This project aims to improve fraud detection systems in e-commerce, partnering with IEEE-CIS and Vesta Corporation to analyze a large dataset of real-world transactions.
- Size: 590,540 transactions, 434 features.
- Key Features: Transaction amount, transaction time, card details, address, distance, email domains, and various anonymized features.
- Transaction Amounts: Log transformation revealed clear distinctions between fraudulent and non-fraudulent transactions.
- Timing Patterns: Fraudulent transactions often occurred at irregular hours.
- Feature Importance: PCA reduced multicollinearity, highlighting key features like 'TransactionAmt' and 'TransactionDT'.
- Imbalanced Data: The dataset exhibited a significant imbalance between fraudulent and non-fraudulent transactions, posing challenges for effective model training. Due to the many anonymous or encoded features, techniques like SMOTE were not applicable since they require knowledge of the feature meanings. Consequently, we relied heavily on comprehensive feature selection techniques and specific models capable of handling imbalanced data.

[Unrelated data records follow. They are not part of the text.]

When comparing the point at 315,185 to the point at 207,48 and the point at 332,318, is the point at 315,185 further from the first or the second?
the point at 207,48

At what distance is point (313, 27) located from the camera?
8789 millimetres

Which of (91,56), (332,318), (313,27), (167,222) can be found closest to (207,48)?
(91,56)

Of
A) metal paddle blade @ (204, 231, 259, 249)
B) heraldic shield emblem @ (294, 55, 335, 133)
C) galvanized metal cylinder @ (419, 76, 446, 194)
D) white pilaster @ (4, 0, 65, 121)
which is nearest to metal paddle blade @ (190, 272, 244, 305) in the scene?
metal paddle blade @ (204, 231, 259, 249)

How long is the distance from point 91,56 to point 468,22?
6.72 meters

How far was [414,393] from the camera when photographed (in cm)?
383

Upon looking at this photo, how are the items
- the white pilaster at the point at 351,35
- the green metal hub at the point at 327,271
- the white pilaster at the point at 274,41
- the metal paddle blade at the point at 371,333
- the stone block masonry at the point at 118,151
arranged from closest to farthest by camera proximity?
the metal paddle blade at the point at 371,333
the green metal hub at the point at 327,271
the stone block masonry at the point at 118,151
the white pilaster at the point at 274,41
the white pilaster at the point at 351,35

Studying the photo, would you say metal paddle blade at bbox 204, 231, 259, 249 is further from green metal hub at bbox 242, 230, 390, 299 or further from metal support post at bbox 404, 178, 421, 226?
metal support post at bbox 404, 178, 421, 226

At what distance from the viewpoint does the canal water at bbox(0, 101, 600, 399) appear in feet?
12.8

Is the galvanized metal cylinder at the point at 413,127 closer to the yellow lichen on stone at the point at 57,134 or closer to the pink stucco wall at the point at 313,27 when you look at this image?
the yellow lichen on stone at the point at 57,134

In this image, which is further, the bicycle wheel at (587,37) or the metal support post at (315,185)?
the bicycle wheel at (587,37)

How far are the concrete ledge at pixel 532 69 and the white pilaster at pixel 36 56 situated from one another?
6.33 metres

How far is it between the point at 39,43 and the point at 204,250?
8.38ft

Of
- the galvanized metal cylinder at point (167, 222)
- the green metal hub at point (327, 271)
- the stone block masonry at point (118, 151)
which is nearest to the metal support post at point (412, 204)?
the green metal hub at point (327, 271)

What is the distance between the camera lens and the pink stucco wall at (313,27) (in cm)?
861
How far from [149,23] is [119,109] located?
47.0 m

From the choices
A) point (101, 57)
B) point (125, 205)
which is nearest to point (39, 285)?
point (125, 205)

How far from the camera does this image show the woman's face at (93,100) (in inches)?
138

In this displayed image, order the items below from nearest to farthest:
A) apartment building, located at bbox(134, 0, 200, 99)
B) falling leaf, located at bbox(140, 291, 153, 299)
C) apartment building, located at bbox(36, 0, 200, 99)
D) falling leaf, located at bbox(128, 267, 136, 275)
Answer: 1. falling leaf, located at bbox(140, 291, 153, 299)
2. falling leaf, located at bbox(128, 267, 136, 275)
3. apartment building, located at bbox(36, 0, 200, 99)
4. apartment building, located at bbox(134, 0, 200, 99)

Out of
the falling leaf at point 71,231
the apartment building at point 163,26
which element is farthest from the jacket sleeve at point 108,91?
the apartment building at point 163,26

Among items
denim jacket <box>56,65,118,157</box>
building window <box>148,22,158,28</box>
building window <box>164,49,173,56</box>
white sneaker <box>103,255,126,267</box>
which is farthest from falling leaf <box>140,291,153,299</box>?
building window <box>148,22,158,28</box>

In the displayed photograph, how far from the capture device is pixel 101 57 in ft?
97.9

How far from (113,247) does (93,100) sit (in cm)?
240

- Feature Selection: Choosing the most relevant features from a large set of 434 features required extensive visual analysis and dimensionality reduction techniques like PCA and Random Forest feature importance.
- Objective: Balance recall and precision to minimize false positives and maximize fraud detection.
- Hyperparameter Tuning: Grid search for Random Forest, Logistic Regression, and XGBoost.
- Random Forest: ROC-AUC 0.89
- Logistic Regression: ROC-AUC 0.51
- XGBoost: ROC-AUC 0.88
- Threshold Experimentation: XGBoost maintained better stability and performance across different thresholds, chosen as the final model.
The XGBoost model was chosen for its robust performance and balanced precision-recall metrics, making it effective for fraud detection. The model demonstrated a strong F1-score of 0.76, with nearly equal precision and recall scores for both classes and an overall accuracy of 81%.
- Model Integration: Explore ensembling Random Forest and XGBoost.
- Real-Time Deployment: Evaluate the model in a live environment for real-time fraud detection.
This project enhances fraud detection accuracy, ensuring robust protection and minimizing disruptions for genuine users.
These instructions will guide you in getting a copy of the project up and running on your local machine for development and testing purposes.
Ensure you have the following prerequisites installed and set up:
- Python Version: Python 3.10.12 (recommended: 3.8 or higher)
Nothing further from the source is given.